Kevin Drum thinks so. He posts the above chart, which compares the percentage of American and Mexican agricultural workers in North Carolina who stayed on the job over a 12-month period:
Within two months, 80 percent of the native workers had quit. By the end of the growing season, only seven were left. Now, as Matthews notes, this report doesn’t exactly come from a neutral source. It’s from a pro-immigration group working with a group of pro-immigration farmers. But unless they’re flat-out lying here, the numbers are pretty compelling. Most Americans just aren’t willing to do backbreaking agricultural labor for a bit above minimum wage, and if the wage rate were much higher the farms would no longer be competitive.
One of Drum’s readers objects:
Farm laborers in Australia make much more than American ones. And yet they still have a functional agricultural sector. It turns out that allowing companies to import an unlimited number of foreign workers desperate to work at a wage of epsilon will create shitty working conditions and low wages!

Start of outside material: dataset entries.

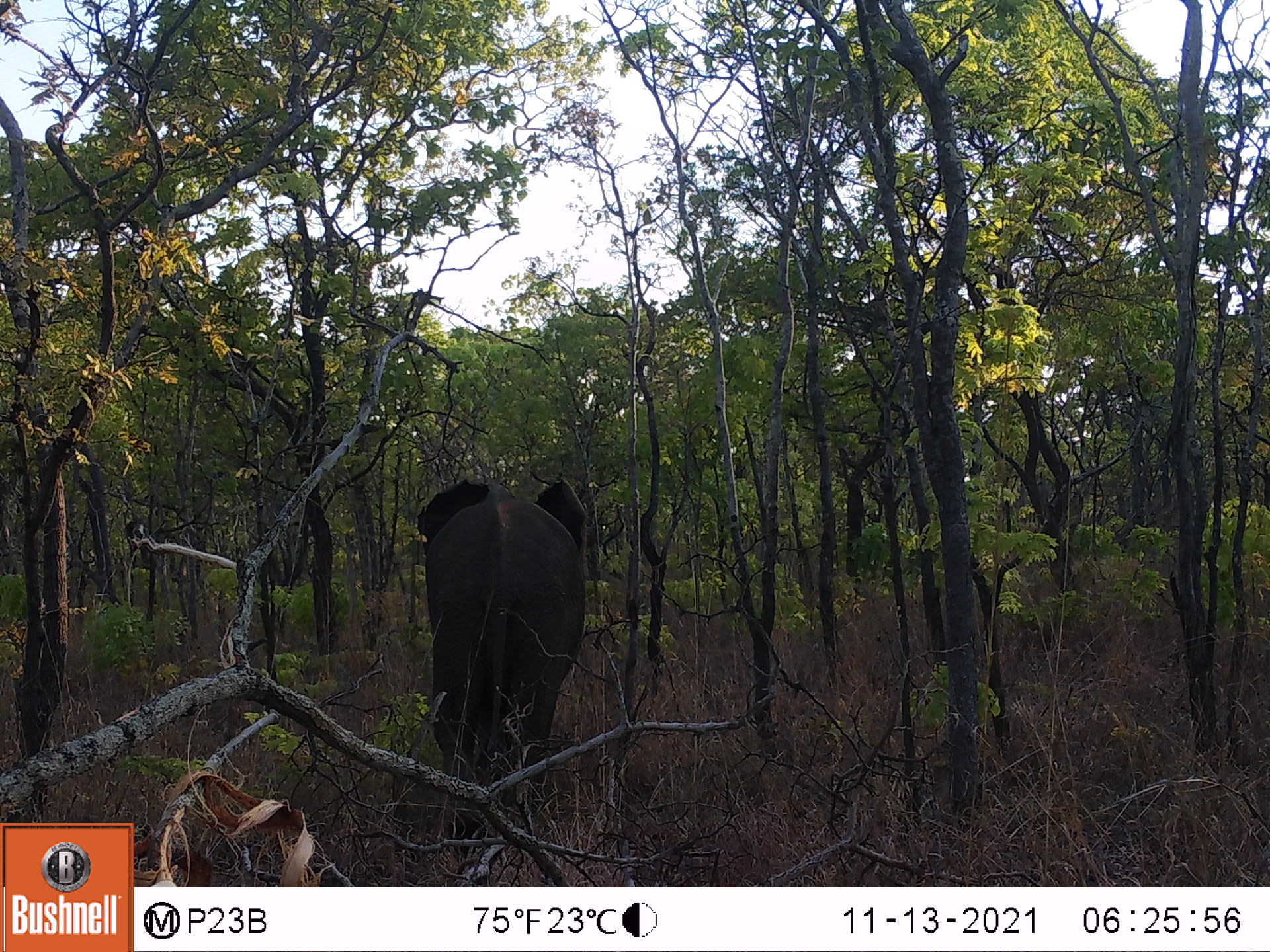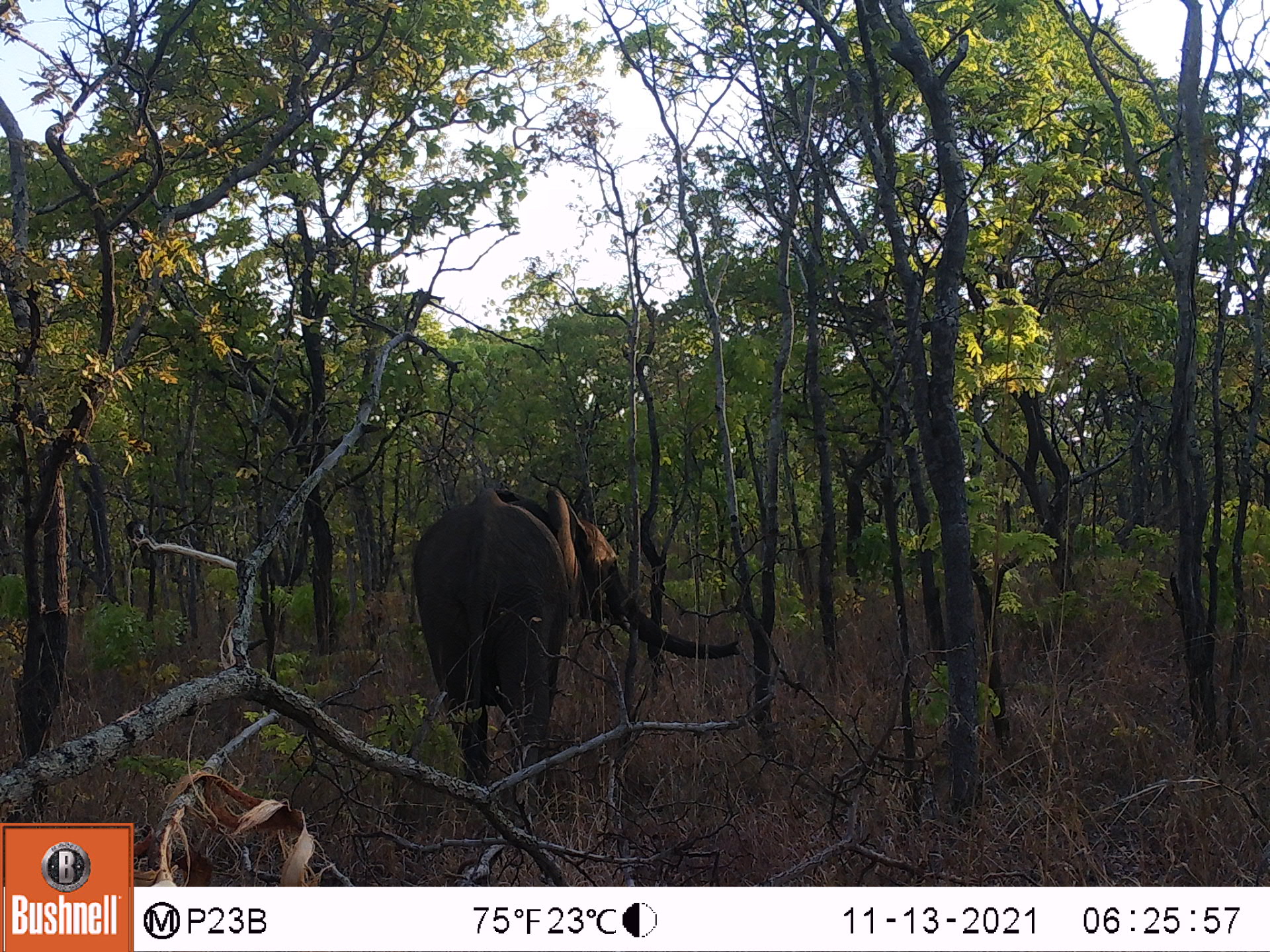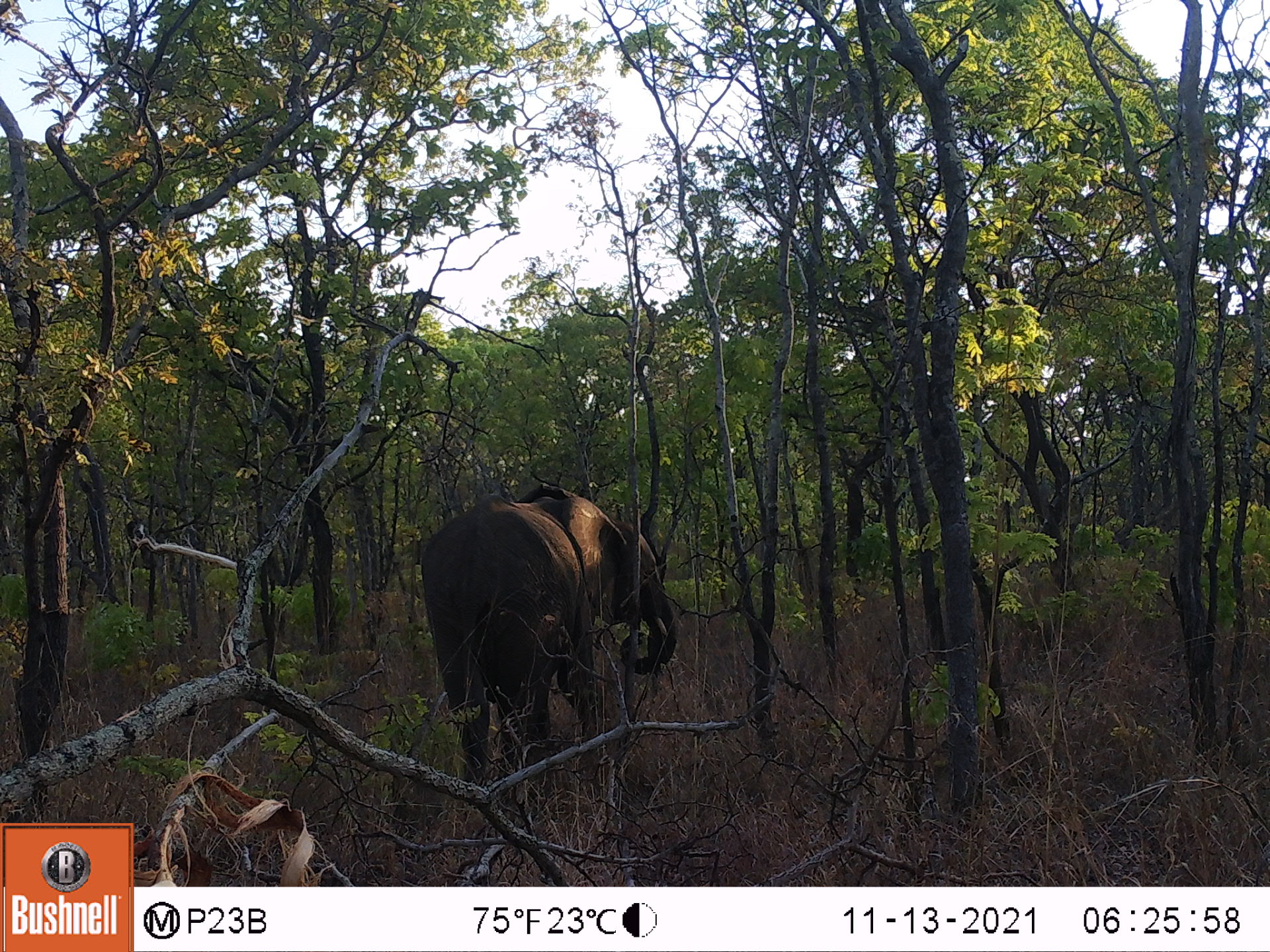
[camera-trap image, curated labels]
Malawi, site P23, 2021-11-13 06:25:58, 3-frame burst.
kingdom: Animalia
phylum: Chordata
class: Mammalia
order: Proboscidea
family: Elephantidae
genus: Loxodonta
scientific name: Loxodonta africana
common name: african savanna elephant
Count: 1.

Noah Millman wonders about the consequences of paying farm workers more:
What would happen if agricultural labor were better-compensated? To some degree American agricultural enterprises would become less-competitive—we’d import more of some kinds of food from abroad. Which would mean more money flowing into the agricultural sector in those countries, and more employment for agricultural labor there, as opposed to here. From the perspective of the farm laborers that’s not obviously a bad outcome—they have jobs and not have to uproot themselves to get them.
Another possibility is that American farmers would innovate, and find ways to get the same crop yields with fewer workers, through the application of automation. That advance in productivity would reduce agricultural employment overall, with the remaining employees earning a higher wage, more conducive to economic and social security. Genuine advances in productivity are usually counted as a good thing for everybody.